Mandetta

O ministro da Saúde, Luiz Henrique Mandetta, anunciou nesta segunda-feira (22/7), em Campo Grande, novos recursos para o Mato Grosso do Sul, visando ampliar a assistência à saúde. O Ministério da Saúde, em parceria com a Fiocruz, vai criar um laboratório de residência médica para qualificar os serviços na Atenção Primária. A medida tem como objetivo fortalecer os serviços prestados à população, ampliando e qualificando o monitoramento dos indicadores na Atenção Primária à Saúde. Mandetta também anunciou a implantação do programa Saúde na Hora na Unidade de Saúde da Família (USF) Iracy Coelho, e apresentou os novos dados do boletim de hepatites virais no Brasil. Também hoje o MS divulgou o novo Boletim Epidemiológico de Hepatites Virais como parte da estratégia de prevenção das atividades do Julho Amarelo, que visa prevenir as hepatites A, B, C, D e D.

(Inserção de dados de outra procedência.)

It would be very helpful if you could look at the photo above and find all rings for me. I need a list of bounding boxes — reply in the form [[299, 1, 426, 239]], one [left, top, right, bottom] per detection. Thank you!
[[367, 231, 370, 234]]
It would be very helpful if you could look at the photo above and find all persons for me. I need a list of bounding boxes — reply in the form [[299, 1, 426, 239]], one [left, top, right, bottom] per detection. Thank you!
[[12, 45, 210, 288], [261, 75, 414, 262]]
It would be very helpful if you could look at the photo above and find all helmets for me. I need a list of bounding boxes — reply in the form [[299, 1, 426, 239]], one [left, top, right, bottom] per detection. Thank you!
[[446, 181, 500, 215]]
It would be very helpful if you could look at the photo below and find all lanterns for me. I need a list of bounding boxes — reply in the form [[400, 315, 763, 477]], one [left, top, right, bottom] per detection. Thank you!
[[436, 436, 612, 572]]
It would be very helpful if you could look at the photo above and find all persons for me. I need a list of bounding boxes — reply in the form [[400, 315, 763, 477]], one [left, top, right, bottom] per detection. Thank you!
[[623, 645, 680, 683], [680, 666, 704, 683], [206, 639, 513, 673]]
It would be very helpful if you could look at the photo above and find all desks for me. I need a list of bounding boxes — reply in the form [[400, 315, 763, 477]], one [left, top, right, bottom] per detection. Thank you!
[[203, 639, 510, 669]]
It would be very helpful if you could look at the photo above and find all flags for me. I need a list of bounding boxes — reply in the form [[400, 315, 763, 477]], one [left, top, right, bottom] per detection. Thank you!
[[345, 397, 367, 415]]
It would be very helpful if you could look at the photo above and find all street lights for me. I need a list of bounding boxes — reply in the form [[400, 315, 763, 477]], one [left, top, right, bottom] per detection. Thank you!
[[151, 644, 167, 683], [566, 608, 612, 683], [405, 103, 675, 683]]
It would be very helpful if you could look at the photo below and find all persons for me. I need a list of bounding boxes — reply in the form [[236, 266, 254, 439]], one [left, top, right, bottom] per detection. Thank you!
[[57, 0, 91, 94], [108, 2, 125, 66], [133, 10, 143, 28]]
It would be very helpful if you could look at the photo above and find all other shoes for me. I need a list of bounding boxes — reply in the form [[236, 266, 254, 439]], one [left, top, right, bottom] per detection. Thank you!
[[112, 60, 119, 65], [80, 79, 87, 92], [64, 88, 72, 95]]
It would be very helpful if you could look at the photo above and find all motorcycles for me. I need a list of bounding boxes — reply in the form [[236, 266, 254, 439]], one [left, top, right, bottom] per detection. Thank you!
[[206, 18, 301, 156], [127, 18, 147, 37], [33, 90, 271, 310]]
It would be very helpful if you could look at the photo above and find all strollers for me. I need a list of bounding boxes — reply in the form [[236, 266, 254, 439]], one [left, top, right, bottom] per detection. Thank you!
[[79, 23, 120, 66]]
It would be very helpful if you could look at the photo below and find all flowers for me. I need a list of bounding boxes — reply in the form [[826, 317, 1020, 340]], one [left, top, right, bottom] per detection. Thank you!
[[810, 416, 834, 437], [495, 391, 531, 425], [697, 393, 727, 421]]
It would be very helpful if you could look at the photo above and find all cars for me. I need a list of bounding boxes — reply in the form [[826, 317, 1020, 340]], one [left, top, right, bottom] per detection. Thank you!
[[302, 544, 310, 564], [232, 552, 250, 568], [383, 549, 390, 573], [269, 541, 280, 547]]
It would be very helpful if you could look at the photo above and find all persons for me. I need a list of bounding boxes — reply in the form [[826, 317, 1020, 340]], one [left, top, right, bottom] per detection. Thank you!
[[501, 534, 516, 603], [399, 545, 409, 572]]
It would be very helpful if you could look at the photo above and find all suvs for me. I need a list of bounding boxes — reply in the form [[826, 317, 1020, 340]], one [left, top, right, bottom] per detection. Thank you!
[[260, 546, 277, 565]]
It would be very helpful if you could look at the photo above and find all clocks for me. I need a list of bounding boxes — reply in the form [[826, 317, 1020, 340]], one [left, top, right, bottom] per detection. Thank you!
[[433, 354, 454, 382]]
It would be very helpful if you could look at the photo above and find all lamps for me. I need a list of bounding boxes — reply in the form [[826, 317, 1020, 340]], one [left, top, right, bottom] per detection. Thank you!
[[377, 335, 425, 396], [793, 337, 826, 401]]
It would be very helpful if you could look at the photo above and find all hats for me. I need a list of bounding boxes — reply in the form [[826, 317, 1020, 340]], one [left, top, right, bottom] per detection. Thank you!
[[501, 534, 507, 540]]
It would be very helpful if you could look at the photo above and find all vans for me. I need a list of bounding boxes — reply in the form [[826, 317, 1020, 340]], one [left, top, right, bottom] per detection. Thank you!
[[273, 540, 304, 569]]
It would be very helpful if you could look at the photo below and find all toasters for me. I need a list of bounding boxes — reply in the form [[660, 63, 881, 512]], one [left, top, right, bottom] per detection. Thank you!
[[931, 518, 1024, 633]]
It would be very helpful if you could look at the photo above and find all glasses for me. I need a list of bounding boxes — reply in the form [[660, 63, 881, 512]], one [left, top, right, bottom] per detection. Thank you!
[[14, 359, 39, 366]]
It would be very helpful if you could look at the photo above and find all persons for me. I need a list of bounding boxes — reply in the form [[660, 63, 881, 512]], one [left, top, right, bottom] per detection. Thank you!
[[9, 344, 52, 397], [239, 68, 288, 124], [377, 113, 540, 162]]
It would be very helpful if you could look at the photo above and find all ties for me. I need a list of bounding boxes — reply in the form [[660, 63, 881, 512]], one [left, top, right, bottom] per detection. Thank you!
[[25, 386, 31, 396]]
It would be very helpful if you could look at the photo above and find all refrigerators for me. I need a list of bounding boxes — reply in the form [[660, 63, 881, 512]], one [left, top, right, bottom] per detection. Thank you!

O laboratório de residência médica para qualificar os serviços na Atenção Primária terá um incentivo de R$ 78,1 milhões. A iniciativa contará com a participação de 9 USF e 41 Equipes de Saúde da Família. Estre as ações e objetivos do projeto estão o fortalecimento das ações de vigilância em saúde, aquisição de equipamentos, realização de oficinas para uso racional de medicamentos, desenvolvimento de pesquisas de avaliação da Atenção Primária, implantação de dois observatórios para apoiar o trabalho de equipes de Saúde da Família, implantação do serviço de telemedicina e a oferta de até 45 bolsas de residência em Medicina da Família e Comunidade, além de 100 bolsas para Residência Multiprofissional Saúde da Família.

A presidente da Fiocruz, Nísia Trindade Lima, presente à solenidade, disse que "o lançamento do laboratório para inovação da Atenção Primária, numa parceria da Fundação com o Ministério da Saúde, fortalece o trabalho e o engajamento da Fiocruz no Mato Grosso do Sul e o compromisso com a inovação na atenção primária. O laboratório reforça também o compromisso firmado pela ONU, por meio da Agenda 2030, de saúde para todos, para que ninguém seja deixado para trás. O laboratório vai contribuir para o avanço da atenção primária e o fortalecimento do SUS".

Boletim Epidemiológico de Hepatites Virais

O número de pacientes notificados com casos de hepatites virais no Brasil aumentou 20% de 2008 a 2018, de acordo com o Boletim Epidemiológico de Hepatites Virais 2019, divulgado hoje (22/7) pelo Ministério da Saúde. Em 2008, foram registrados 35.370 casos. Dez anos depois, esse número saltou para 42.383. Apesar do aumento, o levantamento apontou queda de 9% no total de mortes, saindo de 2.402 em 2007 para 2.184 em 2017.

Nas vésperas do Dia Mundial de Luta Contra as Hepatites Virais, em 28 de julho, o Ministério da Saúde alerta para a importância do diagnóstico e tratamento da doença. Desde janeiro deste ano foram enviados para todos os estados 24 mil tratamentos completos para hepatite C. A expectativa é que cerca de 50 mil pessoas com infecção pelo vírus C sejam tratadas pelo Sistema Único de Saúde (SUS) ainda neste ano. Atualmente, mais de 500 mil pessoas convivem com o vírus C da hepatite e ainda não sabem, já que se trata de uma doença silenciosa que geralmente não apresenta sintomas até que atinja maior gravidade.